From 60b5e174db040366d49f7f82ed8e37e4671048cc Mon Sep 17 00:00:00 2001
From: Tobias Henkel <tobias.henkel@bmw.de>
Date: Wed, 5 Jun 2019 21:45:00 +0200
Subject: [PATCH] Add spec for enhanced regional executor distribution

When running large distributed deployments it can be desirable to keep
traffic as local as possible. To facilitate this zuul supports zoning
of zuul-executors. Using zones executors only process jobs on nodes
that are running in the same zone. This works well in many
cases. However there is currently a limitation around live log
streaming that makes it impossible to use this feature in certain
environments.

Live log streaming via zuul-web or zuul-fingergw requires that each
executor is directly addressable from zuul-web or zuul-fingergw. This
is not the case if

* zuul-executors are behind a NAT. In this case one would need to
  create a NAT rule per executor on different ports which can become a
  maintenance nightmare.

* zuul-executors run in a different Kubernetes or OpenShift. In this
  case one would need a Ingress/Route or NodePort per executor which
  also makes maintenance really hard.

### EXERCISE TASKS
(1) In the Zuul patch, what does live log streaming via zuul-web or zuul-fingergw require of each executor?
(2) Please write the next part of the Zuul patch, picking up after its final sentence.
The records come from a separate source and are unrelated to the Zuul patch.

### INFORMATION PROVIDED
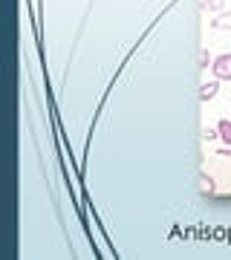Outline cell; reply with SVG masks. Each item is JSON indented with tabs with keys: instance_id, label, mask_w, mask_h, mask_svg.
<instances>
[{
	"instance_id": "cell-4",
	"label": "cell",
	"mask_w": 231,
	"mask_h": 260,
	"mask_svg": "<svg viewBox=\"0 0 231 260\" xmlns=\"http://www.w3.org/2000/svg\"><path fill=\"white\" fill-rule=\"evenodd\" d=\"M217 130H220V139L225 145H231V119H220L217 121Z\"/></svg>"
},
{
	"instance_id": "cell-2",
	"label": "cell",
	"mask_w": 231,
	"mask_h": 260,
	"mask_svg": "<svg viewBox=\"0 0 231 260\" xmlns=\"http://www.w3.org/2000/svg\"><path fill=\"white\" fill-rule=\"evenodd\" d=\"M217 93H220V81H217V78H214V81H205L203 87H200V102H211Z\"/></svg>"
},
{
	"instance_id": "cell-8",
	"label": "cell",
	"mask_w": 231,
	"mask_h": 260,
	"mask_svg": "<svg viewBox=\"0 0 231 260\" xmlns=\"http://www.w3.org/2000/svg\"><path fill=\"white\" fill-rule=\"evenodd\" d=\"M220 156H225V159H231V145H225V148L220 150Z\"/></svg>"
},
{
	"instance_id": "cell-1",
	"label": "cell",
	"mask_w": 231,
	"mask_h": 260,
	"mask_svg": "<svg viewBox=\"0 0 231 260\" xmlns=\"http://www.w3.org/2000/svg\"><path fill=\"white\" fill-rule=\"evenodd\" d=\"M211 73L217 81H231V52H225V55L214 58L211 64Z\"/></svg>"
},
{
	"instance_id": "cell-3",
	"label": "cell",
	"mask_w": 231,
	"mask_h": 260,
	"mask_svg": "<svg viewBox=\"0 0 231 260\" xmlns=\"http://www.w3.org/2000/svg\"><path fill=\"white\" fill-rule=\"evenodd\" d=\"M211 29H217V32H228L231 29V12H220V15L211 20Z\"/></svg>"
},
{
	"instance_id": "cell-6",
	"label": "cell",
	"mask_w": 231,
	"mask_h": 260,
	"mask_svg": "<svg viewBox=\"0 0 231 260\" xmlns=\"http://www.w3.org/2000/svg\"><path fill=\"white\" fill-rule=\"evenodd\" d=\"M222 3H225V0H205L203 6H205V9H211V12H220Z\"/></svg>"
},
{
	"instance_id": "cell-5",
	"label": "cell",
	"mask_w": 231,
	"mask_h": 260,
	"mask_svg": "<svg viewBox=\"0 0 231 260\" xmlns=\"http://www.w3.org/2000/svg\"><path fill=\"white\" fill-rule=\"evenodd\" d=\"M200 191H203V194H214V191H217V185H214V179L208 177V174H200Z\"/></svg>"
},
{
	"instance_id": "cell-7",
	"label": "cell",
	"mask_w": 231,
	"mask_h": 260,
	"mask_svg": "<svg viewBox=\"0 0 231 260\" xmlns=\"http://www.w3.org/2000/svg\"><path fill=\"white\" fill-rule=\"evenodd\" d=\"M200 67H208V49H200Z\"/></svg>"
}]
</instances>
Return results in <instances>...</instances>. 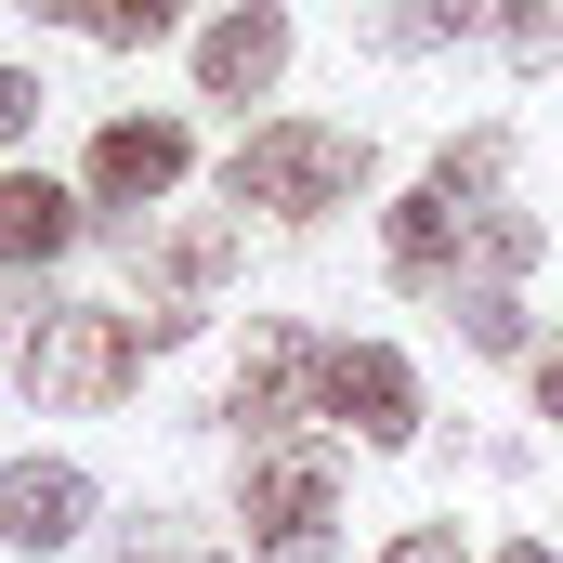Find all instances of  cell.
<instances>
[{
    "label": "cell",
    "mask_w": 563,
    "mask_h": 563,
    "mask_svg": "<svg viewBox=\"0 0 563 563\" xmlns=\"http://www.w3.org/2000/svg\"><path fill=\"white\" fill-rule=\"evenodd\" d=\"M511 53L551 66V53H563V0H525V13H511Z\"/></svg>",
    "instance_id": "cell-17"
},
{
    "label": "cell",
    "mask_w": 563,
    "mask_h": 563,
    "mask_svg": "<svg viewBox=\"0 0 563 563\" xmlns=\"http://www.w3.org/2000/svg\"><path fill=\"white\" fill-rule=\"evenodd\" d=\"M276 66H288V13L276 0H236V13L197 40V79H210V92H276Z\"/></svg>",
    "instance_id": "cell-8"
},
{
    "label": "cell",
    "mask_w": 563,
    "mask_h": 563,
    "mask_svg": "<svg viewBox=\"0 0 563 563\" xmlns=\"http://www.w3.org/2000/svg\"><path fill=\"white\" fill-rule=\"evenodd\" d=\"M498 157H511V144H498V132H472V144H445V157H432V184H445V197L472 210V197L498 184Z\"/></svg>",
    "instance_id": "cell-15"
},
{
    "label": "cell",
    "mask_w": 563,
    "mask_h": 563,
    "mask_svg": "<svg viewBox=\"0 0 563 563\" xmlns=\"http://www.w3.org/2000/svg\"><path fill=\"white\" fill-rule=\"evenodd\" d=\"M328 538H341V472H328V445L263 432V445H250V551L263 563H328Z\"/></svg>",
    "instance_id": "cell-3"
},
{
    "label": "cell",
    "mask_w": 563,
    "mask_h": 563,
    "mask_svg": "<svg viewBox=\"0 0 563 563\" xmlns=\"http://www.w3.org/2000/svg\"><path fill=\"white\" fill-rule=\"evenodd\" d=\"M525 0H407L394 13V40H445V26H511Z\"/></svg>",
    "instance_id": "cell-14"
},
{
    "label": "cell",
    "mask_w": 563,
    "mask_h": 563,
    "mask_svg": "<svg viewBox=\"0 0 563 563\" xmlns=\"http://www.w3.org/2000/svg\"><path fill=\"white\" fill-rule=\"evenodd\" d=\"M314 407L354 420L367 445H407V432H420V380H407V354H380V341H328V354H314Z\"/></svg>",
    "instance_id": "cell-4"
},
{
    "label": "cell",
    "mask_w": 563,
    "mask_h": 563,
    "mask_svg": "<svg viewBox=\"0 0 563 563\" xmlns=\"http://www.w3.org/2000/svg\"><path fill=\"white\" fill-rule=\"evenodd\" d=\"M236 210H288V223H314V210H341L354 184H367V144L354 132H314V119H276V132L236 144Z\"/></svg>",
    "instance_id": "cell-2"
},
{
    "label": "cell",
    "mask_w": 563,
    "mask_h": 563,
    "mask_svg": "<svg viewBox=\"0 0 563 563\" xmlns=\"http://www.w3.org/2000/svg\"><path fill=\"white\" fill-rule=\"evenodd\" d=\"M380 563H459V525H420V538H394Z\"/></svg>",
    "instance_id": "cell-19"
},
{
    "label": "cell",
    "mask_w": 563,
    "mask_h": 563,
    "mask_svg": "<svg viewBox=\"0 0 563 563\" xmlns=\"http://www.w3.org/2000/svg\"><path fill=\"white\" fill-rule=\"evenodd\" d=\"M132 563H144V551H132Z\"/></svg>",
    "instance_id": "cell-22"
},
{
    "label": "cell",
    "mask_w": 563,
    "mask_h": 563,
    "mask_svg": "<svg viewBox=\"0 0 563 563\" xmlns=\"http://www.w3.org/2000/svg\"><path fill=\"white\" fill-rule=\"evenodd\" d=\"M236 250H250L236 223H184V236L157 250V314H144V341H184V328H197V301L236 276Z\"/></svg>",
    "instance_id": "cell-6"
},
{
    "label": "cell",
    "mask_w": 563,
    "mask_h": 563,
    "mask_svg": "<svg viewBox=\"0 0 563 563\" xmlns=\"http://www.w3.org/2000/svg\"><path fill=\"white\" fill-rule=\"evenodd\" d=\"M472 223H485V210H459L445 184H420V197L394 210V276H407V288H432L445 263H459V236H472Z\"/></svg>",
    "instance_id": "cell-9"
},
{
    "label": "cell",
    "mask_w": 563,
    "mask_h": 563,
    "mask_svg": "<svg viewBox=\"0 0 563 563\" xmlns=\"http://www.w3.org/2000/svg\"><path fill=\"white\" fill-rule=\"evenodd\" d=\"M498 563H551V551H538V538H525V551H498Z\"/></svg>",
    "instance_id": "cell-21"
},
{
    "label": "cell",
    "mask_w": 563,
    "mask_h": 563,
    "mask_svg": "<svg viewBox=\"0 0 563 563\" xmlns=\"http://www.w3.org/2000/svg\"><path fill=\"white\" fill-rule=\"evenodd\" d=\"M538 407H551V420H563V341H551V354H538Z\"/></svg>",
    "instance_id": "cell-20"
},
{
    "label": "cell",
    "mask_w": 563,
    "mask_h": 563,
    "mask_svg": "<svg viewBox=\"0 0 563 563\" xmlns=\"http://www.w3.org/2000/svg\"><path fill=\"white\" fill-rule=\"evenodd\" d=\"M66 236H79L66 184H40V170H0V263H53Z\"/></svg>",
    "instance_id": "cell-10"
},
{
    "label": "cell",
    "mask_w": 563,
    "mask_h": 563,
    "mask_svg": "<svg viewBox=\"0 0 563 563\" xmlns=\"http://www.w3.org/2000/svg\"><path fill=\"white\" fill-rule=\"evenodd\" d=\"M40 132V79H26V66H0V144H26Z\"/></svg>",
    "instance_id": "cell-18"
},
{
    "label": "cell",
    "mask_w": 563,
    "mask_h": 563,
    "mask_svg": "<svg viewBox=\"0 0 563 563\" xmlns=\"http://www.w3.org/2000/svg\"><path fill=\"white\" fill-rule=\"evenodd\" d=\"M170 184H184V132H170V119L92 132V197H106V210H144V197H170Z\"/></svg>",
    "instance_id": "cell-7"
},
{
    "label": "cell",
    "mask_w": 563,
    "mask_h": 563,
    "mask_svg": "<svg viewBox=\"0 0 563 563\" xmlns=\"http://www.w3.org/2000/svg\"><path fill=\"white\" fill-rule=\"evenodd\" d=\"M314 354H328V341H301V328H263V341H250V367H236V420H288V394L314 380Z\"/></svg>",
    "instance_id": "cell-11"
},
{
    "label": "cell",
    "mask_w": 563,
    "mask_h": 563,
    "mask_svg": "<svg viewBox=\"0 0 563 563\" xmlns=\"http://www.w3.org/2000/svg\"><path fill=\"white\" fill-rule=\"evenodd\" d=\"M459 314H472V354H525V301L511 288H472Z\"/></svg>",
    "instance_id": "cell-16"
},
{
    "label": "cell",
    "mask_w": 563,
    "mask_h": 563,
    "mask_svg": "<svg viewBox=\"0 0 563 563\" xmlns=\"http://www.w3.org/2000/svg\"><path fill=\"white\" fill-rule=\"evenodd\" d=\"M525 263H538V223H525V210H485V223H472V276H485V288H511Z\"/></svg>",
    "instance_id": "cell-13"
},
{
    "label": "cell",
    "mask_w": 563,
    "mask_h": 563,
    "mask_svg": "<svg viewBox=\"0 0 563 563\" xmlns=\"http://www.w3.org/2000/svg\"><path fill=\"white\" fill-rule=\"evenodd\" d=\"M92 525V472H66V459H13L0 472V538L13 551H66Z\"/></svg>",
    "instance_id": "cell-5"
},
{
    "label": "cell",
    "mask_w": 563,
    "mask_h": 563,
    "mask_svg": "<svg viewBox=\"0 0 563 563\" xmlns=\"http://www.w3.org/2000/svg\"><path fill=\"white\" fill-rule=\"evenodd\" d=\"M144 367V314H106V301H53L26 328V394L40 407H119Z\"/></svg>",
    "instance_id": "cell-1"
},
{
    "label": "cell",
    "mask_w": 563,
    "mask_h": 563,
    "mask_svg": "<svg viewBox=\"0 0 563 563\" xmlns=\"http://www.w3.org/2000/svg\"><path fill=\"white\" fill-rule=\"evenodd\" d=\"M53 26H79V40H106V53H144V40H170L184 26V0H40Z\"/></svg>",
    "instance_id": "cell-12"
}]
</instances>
==
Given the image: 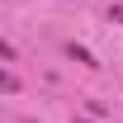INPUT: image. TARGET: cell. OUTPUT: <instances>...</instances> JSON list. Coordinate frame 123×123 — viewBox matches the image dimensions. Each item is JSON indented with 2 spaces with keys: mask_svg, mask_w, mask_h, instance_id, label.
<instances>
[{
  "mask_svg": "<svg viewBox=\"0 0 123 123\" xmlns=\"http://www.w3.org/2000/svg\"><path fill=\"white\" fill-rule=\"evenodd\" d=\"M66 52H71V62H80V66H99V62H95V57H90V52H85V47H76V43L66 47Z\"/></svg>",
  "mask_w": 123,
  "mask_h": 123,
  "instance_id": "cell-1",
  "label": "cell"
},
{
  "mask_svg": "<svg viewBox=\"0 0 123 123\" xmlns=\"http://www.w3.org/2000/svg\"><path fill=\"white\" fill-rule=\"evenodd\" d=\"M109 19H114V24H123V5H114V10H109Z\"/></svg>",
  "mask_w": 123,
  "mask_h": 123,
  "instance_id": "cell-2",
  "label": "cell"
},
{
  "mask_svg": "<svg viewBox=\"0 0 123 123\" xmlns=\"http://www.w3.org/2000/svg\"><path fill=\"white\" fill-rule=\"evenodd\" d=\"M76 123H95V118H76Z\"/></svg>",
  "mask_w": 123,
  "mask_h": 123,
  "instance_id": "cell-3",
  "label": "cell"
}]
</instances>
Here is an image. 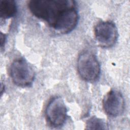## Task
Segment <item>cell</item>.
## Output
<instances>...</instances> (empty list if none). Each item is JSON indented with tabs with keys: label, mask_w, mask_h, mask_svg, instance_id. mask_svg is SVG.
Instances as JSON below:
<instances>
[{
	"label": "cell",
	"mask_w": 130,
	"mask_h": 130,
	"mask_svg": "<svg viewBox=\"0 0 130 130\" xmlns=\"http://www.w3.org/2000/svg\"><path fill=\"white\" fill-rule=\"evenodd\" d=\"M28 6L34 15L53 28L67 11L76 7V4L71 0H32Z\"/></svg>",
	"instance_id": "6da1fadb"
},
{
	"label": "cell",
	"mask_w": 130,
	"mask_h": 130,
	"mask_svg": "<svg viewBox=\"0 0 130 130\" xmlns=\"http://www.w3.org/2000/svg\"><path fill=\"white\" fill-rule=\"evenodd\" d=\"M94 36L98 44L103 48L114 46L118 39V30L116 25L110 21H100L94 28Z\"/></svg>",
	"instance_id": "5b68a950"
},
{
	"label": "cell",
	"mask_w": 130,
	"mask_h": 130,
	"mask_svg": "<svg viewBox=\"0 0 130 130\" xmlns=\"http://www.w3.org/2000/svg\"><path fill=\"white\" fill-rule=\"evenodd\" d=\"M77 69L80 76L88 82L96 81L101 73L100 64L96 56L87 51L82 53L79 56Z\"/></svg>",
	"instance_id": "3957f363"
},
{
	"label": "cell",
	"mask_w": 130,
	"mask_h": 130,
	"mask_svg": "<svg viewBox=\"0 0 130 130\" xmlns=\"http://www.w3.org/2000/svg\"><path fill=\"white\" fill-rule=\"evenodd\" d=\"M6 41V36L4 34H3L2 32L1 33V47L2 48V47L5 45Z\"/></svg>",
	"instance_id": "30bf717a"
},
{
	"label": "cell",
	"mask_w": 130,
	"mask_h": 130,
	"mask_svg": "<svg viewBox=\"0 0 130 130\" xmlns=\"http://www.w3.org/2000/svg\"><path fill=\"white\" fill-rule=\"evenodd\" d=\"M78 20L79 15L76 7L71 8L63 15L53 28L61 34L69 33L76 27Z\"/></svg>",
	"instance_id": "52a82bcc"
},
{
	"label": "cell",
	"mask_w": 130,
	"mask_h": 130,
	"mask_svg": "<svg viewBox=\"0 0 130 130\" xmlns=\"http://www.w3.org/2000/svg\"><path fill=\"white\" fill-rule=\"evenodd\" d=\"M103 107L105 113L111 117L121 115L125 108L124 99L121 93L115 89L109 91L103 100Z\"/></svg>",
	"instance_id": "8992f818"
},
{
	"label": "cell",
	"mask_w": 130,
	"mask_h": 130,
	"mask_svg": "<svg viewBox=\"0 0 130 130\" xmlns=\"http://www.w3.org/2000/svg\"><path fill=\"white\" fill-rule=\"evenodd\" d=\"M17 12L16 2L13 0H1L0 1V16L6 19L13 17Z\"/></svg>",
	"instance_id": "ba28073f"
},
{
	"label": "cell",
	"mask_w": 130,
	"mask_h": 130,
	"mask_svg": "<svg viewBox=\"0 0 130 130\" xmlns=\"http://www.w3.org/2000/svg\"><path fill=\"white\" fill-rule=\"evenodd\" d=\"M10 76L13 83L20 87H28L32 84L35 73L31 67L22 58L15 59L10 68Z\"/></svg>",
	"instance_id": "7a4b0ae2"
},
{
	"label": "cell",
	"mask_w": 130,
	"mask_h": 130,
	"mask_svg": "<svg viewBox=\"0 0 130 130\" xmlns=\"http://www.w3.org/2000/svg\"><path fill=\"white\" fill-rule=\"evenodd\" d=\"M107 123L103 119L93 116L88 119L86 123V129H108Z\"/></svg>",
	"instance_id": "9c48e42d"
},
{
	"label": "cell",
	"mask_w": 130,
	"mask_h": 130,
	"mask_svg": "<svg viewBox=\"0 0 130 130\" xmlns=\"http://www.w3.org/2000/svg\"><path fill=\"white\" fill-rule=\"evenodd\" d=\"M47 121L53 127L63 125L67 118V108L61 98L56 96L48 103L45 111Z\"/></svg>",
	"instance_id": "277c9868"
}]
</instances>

### THE RESULTS
(1) Each executor must be directly addressable from zuul-web or zuul-fingergw.

(2)
Change-Id: Iecff1b05a93b34c2a80d18df21eafdcc46f6fdfa
---
 .../specs/enhanced-regional-executors.rst     | 137 ++++++++++++++++++
 .../reference/developer/specs/index.rst       |   1 +
 2 files changed, 138 insertions(+)
 create mode 100644 doc/source/reference/developer/specs/enhanced-regional-executors.rst

diff --git a/doc/source/reference/developer/specs/enhanced-regional-executors.rst b/doc/source/reference/developer/specs/enhanced-regional-executors.rst
new file mode 100644
index 0000000000..076de7a9c5
--- /dev/null
+++ b/doc/source/reference/developer/specs/enhanced-regional-executors.rst
@@ -0,0 +1,137 @@
+================================================
+Enhanced regional distribution of zuul-executors
+================================================
+
+.. warning:: This is not authoritative documentation.  These features
+   are not currently available in Zuul.  They may change significantly
+   before final implementation, or may never be fully completed.
+
+Problem description
+===================
+
+When running large distributed deployments it can be desirable to keep traffic
+as local as possible. To facilitate this zuul supports zoning of zuul-executors.
+Using zones executors only process jobs on nodes that are running in the same
+zone. This works well in many cases. However there is currently a limitation
+around live log streaming that makes it impossible to use this feature in
+certain environments.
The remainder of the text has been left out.